Schreibe alle Zeilen der Auflistung wortgetreu ab und lass die Bilder dabei weg.

- - -

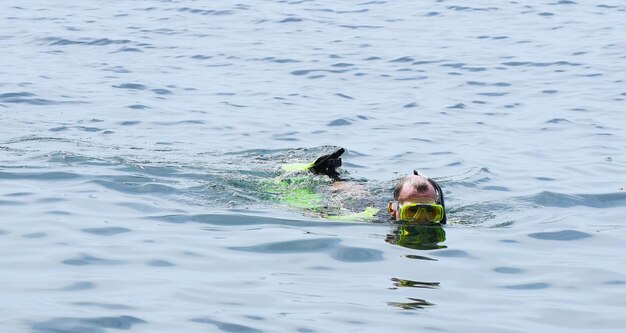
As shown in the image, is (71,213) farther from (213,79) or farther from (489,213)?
(213,79)

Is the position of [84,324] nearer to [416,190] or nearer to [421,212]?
[421,212]

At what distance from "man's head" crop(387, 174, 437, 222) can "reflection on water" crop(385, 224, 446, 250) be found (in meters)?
→ 0.18

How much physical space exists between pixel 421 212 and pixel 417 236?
24cm

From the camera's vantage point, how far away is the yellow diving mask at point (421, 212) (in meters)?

- - -

ANTWORT |
As shown in the image, is (71,213) farther from (213,79) or farther from (489,213)?
(213,79)

Is the position of [84,324] nearer to [416,190] or nearer to [421,212]?
[421,212]

At what distance from "man's head" crop(387, 174, 437, 222) can "reflection on water" crop(385, 224, 446, 250) be found (in meters)?
→ 0.18

How much physical space exists between pixel 421 212 and pixel 417 236?
24cm

From the camera's vantage point, how far away is the yellow diving mask at point (421, 212) (in meters)?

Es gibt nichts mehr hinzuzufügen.